Relevado por su regente de la obligación de trabajar, Rubín se
fue al laboratorio, y tomando de debajo de la silla un librote, se puso a leer.
Profundísima tristeza se revelaba en su rostro enjuto y granuloso. Caía en la
lectura como en una cisterna; tan abstraído estaba y tan apartado de todo lo que
no fuera el torbellino de letras en que nadaban sus ojos y con sus ojos su
espíritu. Tomaba extrañas e increíbles posturas. A veces las piernas en cruz
subían por un tablero próximo hasta mucho más arriba de donde estaba la cabeza;
a veces una de ellas se metía dentro de la estantería baja por entre dos
garrafas de drogas. En los dobleces del cuerpo, las rodillas juntábanse a ratos
con el pecho, y una de las manos servía de almohada a la nuca. Ya se apoyaba en
la mesa sobre el codo izquierdo, ya el sobaco derecho montaba sobre el respaldo
de la silla, como si esta fuera una muleta, ya en fin, las piernas se extendían
sobre la mesa cual si fueran brazos. La silla, sustentada en las patas de atrás,
anunciaba con lastimeros crujidos sus intenciones de deshacerse; y en tanto el
libro cambiaba de disposición con aquellos extravagantes escorzos del cuerpo del
lector. Tan pronto aparecía por arriba, sostenido en una sola mano, como
agarrado con las dos, más abajo de donde estaban las rodillas; ya se le veía
abierto con las hojas al viento como si quisiera volar, ya doblado violentamente
a riesgo de desencuadernarse. Lo que nunca variaba ni disminuía era la atención
del lector, siempre intensa y fija al través de todos los sacudimientos de la
materia muscular, como el principio que sobrevive a las revoluciones.

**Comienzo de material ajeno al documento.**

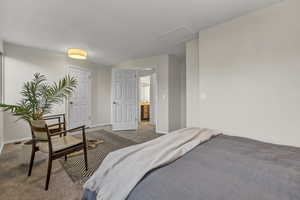 Bedroom with baseboards, attic access, and carpet floors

Ballester iba y venía, trabajando sin cesar, y cantaba entre
dientes estribillos de zarzuelas populares. Era un hombre simpático, no muy
limpio, de barba inculta, la nariz muy gruesa, personalidad negligente,
terminada por arriba en una caballera de matorral, que debía de tener muy poco
trato con los peines, y por abajo en anchas y muy usadas pantuflas de pana, que
iba arrastrando por los ladrillos de la rebotica y laboratorio.
«Pero, alma de Dios, ya que no trabaja usted... al menos
despache menudencias -dijo, parándose ante Rubín-. Mire, allí está esa mujer
esperando hace un cuarto de hora... Diez céntimos de diaquilón. En aquella
gaveta está. Vamos, menéese».
Rubín salía a la tienda y despachaba.
«¿En dónde están los frascos de Emulsión Scott?».